Conservation law and Lie symmetry analysis of the (1+1) dimensional dispersive long-wave equation

Abstract: In this paper, we mainly study the integrability of 1+1 dimensional dispersive long-wave equation. Firstly, the Lie symmetry analysis of the equation is carried out in the first part. And the optimal system of the equation is obtained according to the symmetry, and the invariant solution and the reduced form of the target equation are solved according to the results. Secondly, we use different methods to solve the conservation law of the target equation. To begin with, we give the adjoint determination equation and adjoint symmetry of the 1+1 dimensional dispersive long-wave equation, and use the adjoint symmetry as the equation multiplier to find several conservation laws.
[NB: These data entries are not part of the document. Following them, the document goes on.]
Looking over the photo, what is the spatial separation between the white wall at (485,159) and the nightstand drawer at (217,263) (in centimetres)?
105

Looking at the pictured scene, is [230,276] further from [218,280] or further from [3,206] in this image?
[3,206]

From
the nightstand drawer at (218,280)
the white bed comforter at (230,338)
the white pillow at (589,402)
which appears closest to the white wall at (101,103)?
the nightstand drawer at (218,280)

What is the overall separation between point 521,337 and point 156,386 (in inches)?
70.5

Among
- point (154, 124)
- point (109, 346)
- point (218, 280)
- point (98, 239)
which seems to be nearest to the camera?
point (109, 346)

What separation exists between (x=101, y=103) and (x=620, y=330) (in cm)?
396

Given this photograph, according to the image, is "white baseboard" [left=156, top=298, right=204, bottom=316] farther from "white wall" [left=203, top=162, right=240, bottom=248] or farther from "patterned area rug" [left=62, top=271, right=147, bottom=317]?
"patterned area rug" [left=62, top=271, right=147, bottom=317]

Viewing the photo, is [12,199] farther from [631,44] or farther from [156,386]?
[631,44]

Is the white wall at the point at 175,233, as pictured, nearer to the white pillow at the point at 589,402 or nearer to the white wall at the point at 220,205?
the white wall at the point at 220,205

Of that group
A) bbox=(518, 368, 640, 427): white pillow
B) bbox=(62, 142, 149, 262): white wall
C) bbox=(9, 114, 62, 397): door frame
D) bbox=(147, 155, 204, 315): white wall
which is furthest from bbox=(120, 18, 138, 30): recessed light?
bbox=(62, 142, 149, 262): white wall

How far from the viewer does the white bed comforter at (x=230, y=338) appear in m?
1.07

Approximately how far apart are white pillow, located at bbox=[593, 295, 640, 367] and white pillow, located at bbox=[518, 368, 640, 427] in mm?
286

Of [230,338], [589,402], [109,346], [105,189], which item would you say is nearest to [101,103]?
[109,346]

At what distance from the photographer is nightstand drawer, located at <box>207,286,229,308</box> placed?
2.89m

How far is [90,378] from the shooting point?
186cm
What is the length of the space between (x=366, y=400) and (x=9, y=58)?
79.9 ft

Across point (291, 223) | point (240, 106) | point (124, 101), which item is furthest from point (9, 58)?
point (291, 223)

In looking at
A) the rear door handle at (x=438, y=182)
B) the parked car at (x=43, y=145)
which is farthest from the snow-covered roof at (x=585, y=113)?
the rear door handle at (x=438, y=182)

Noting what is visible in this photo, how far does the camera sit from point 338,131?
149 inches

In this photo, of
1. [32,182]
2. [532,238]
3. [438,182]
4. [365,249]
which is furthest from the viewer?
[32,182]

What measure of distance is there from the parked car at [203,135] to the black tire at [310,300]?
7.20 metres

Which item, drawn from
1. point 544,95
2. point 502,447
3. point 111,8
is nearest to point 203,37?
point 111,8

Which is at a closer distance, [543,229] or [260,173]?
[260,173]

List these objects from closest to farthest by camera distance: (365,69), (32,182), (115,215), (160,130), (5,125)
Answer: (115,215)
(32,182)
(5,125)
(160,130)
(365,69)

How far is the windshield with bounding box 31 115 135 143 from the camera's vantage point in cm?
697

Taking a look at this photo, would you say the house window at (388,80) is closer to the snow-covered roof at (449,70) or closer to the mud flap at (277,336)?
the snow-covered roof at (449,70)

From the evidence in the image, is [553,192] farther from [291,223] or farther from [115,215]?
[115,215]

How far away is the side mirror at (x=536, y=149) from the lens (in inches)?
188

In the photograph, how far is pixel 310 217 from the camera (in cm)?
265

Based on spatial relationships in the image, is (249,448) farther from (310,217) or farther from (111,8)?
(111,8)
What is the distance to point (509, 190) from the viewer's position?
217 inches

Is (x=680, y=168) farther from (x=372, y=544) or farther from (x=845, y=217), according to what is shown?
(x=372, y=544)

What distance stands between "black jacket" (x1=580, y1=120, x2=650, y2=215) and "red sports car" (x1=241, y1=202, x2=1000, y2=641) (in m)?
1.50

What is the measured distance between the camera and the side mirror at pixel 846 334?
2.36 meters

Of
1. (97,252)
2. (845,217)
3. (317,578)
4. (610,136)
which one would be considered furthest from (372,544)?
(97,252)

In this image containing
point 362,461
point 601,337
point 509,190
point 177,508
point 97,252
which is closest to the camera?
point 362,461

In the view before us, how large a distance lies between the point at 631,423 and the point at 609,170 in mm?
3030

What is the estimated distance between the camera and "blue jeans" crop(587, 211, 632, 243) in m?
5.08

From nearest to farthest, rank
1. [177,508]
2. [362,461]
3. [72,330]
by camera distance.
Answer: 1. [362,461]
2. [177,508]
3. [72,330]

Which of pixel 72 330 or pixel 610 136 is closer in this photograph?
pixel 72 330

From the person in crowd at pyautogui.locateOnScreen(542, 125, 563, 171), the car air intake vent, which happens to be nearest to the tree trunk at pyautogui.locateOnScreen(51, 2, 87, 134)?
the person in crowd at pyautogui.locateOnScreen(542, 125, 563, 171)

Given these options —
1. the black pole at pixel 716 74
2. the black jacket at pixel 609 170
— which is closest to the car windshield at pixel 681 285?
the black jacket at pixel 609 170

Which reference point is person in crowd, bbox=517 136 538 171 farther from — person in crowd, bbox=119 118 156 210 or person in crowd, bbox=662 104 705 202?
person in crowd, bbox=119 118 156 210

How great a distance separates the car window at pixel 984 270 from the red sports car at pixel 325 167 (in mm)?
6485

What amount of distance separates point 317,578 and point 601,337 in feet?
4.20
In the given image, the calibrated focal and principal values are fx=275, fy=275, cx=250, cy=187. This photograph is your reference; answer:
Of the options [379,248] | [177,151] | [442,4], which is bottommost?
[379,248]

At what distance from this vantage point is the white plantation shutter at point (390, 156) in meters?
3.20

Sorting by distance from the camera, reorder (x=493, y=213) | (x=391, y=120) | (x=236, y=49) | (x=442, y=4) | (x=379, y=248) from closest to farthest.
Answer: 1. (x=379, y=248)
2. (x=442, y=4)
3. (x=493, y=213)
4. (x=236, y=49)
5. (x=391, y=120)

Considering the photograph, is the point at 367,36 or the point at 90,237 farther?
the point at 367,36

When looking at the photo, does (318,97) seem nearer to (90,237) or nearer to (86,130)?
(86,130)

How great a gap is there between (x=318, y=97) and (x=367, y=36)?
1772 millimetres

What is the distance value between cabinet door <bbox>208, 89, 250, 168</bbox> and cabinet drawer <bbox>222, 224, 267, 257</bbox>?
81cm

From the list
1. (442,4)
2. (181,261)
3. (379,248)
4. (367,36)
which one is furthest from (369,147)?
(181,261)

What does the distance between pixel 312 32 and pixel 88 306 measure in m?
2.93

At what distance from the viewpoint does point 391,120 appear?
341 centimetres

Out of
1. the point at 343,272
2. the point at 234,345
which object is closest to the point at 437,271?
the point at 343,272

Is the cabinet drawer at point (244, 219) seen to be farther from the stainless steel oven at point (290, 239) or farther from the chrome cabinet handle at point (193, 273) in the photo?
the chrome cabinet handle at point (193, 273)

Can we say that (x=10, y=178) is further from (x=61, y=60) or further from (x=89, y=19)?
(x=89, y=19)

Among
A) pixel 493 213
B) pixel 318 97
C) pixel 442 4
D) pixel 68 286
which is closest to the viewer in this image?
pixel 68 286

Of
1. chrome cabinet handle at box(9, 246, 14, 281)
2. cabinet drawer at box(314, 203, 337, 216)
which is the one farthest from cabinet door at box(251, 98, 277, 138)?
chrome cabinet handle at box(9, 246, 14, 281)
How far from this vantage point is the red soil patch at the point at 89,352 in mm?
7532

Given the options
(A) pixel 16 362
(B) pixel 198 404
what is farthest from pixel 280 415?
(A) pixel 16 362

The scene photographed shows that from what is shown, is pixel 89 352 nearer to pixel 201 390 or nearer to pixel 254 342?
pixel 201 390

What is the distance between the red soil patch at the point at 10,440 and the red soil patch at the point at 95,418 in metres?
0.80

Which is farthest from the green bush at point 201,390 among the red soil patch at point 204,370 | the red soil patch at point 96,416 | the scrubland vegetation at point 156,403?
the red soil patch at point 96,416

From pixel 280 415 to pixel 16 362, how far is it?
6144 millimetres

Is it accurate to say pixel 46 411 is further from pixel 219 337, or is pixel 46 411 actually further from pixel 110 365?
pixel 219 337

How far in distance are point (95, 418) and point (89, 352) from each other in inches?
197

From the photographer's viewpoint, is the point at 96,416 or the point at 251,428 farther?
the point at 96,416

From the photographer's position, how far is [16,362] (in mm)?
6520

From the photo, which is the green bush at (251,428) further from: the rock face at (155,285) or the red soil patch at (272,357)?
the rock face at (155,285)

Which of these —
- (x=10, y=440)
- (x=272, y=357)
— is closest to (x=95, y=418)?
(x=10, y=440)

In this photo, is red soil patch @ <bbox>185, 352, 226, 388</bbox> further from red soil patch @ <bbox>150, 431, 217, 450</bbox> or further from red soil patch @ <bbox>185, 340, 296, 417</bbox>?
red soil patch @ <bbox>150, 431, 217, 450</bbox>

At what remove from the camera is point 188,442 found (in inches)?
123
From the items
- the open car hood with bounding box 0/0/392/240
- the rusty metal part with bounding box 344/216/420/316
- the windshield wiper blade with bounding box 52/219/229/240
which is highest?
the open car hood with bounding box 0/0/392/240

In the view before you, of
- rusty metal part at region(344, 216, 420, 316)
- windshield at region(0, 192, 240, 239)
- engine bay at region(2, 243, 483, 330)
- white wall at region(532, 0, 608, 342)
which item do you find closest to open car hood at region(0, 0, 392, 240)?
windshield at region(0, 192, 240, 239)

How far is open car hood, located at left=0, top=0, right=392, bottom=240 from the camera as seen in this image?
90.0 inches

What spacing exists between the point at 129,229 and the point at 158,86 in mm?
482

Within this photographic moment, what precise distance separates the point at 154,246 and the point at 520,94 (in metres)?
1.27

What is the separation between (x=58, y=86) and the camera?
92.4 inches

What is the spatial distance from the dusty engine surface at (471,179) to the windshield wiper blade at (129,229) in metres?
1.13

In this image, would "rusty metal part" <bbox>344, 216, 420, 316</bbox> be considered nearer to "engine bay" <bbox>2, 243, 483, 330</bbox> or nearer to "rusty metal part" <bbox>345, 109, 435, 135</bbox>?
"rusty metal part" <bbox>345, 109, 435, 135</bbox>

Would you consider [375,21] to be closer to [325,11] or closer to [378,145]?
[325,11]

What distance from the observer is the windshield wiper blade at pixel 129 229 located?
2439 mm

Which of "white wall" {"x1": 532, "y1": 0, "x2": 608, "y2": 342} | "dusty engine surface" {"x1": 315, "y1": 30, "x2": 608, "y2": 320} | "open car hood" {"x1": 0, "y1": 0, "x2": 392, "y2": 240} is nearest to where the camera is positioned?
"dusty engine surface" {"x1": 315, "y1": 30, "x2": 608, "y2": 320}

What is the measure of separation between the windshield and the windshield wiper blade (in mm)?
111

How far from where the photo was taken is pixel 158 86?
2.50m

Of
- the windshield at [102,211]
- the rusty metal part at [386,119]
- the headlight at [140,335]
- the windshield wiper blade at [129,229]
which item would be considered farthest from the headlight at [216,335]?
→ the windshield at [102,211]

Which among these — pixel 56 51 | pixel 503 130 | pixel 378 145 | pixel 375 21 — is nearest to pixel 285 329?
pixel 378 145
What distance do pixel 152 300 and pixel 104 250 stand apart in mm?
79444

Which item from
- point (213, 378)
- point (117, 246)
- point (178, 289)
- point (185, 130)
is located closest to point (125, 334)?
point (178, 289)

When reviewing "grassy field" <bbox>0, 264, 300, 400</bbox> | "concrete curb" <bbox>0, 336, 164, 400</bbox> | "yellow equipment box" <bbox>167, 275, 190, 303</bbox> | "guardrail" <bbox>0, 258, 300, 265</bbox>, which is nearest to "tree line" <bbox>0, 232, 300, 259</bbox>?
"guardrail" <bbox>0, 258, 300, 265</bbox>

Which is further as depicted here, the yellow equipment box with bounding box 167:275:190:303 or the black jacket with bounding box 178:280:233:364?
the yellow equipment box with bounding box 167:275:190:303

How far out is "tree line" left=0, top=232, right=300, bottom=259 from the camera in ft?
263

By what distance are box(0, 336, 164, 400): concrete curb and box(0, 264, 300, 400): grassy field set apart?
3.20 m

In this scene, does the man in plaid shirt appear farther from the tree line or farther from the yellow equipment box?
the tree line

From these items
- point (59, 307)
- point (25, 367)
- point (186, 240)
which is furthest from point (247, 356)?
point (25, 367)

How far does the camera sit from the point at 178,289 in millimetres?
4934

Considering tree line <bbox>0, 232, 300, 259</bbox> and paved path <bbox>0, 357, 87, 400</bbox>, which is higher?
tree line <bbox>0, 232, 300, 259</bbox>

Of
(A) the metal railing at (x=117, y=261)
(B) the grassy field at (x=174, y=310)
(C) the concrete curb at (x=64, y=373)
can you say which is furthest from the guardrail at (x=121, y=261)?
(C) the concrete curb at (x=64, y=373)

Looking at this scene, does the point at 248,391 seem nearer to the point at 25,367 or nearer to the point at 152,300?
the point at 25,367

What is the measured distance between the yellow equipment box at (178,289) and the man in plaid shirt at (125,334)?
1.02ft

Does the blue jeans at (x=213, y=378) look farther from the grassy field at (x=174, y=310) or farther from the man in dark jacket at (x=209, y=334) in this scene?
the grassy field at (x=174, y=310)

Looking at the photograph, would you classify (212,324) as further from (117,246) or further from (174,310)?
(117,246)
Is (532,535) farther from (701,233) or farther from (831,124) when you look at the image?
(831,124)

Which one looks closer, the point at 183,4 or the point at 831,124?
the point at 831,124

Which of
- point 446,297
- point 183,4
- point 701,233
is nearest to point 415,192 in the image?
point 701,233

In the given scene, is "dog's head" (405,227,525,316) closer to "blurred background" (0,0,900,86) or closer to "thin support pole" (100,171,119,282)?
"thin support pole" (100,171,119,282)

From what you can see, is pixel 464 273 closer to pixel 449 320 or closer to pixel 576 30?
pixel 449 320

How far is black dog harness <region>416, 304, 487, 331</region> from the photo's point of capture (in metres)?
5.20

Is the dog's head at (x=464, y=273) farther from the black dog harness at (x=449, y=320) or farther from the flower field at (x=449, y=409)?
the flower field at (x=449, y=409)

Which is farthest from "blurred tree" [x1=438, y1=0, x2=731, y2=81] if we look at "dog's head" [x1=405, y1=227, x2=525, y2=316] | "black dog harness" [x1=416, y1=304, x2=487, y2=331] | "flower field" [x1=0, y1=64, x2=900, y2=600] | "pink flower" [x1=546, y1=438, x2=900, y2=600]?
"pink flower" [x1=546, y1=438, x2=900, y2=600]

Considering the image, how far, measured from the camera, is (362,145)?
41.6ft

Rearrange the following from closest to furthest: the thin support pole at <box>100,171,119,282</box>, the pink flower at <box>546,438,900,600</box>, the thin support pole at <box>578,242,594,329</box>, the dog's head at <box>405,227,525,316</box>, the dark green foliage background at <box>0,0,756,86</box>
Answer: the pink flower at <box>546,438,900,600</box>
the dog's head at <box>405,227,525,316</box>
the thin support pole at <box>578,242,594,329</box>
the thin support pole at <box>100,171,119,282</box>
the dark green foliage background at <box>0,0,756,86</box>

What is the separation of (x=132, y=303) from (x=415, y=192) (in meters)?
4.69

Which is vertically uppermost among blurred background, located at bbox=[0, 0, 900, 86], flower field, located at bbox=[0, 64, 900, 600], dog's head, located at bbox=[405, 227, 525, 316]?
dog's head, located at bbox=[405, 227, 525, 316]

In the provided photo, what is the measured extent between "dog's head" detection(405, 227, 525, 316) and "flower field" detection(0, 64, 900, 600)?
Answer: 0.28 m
Then we get a Lie bracket by using the relationship between the symmetry of the equation and the adjoint symmetry. Next its strict self-adjoint property is verified, and its conservation laws are solved by Ibragimov's method. Finally, the conservation laws of the target equation are solved by Noether's theorem. Thirdly we calculate some exact solutions of the target equation by three different methods. In the end of the paper, the Hamiltonian structure of the target equation, the generalized pre-symplectic that maps symmetries into adjoint-symmetries and some of its soliton solutions are calculated. In conclusion, we use the direct construction of conservation law method, Ibragimov's method and so on to solve some new conservation laws of 1+1 dimensional dispersive long-wave equation, use the relationship between symmetry and adjoint symmetry to construct the corresponding Lie brackets, and obtain some linear soliton solutions according to the conservation law of the equation.